HeptaTAX: A Neuro-Symbolic Pipeline and Benchmark for Classifying 16th-Century Heptanesian Notarial Acts

Proceedings of the First Workshop on Dialects in NLP — A Resource Perspective

Abstract

This study originates in the investigation of lexical bundles and formulaic language within sixteenth-century Corfiot notarial documents. The observed functional variation across identical formulaic sequences motivated the development of a document classification framework designed to support the structural interpretation of such language. Given that 16th-century Corfiot notarial acts represent a rich, albeit understudied, dialectal resource, their systematic categorization into subgenres is essential for their full exploration. However, this task requires substantial manual work, while NLP tools for this task and dialect do not exist. In this paper, we attempt to take an initial step in this direction. First, we present a corpus of 1,088 notarial acts from 5 notaries spanning 1500-1567, a 3-tier annotation schema (17 core genres, extension subcategories, hybrid cross-cutting tags), and a 40-act benchmark with gold annotations at all three tiers.
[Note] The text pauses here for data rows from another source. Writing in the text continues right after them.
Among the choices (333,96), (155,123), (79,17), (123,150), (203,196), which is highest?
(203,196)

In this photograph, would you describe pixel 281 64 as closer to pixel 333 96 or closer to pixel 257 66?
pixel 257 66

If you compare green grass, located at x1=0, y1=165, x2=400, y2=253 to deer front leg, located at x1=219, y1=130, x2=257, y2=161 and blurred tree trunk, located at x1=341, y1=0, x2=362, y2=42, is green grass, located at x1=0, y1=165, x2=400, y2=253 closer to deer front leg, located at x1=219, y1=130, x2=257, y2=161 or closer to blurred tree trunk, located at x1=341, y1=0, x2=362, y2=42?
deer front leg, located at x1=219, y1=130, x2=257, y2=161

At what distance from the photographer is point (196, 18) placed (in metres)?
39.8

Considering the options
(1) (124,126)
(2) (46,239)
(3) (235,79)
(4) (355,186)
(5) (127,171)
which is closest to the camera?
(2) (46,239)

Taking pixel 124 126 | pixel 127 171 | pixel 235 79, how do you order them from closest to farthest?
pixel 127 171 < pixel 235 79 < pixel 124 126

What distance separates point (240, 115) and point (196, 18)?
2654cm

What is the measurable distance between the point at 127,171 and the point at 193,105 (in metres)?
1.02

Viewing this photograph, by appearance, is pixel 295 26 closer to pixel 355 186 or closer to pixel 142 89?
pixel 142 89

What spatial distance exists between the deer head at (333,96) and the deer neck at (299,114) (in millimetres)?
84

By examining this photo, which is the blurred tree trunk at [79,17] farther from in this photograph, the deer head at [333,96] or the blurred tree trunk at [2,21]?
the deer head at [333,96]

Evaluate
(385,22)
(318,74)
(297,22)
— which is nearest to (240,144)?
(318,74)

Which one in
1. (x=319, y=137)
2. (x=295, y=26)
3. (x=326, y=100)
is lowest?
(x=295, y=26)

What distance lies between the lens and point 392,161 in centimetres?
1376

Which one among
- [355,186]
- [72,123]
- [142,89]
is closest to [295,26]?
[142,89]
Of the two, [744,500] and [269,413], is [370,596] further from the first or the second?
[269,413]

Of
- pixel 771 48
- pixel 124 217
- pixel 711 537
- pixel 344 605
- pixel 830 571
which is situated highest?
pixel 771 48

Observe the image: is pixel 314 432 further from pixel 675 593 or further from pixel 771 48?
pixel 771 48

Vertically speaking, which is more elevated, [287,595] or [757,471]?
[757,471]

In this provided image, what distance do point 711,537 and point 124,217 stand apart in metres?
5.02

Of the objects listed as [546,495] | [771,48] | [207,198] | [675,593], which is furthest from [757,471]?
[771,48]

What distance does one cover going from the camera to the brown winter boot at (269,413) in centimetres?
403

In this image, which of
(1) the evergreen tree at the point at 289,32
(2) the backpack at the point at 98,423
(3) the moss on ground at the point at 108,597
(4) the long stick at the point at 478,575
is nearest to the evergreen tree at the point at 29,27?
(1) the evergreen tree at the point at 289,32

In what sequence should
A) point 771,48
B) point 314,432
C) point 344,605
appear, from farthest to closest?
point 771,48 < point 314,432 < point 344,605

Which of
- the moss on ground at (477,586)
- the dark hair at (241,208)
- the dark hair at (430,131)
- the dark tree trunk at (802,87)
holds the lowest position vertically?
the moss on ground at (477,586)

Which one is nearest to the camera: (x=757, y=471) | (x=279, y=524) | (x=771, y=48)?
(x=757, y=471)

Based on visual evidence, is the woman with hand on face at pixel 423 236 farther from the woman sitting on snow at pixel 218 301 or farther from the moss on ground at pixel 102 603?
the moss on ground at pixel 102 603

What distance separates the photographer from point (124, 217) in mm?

Then, we evaluate 12 LLMs across 4 architectures, zero-shot, few-shot, full-context and Neuro-Symbolic. For the latter, we introduce a symbolic engine comprising a set of deterministic rules for identifying discriminative legal formulae, whose output is then injected into the neural (LLM) engine. The results show that the NeSy architecture compresses the accuracy gap between stronger and weaker models from 47.5 pp to 12.5 pp, with the smallest model (Llama 3.1 8B) gaining 47.5% and matching frontier models that operate without symbolic support. Three models reach a ceiling of 72.5% on the core tier. However, consistent errors in procedurally dense material reveal the limits of lexical and formulaic cues for identifying legal effect, motivating the use of symbolic signals in the NeSy pipeline. Extension and hybrid classification remain open challenges, with best scores of ∼63% and ∼35% respectively.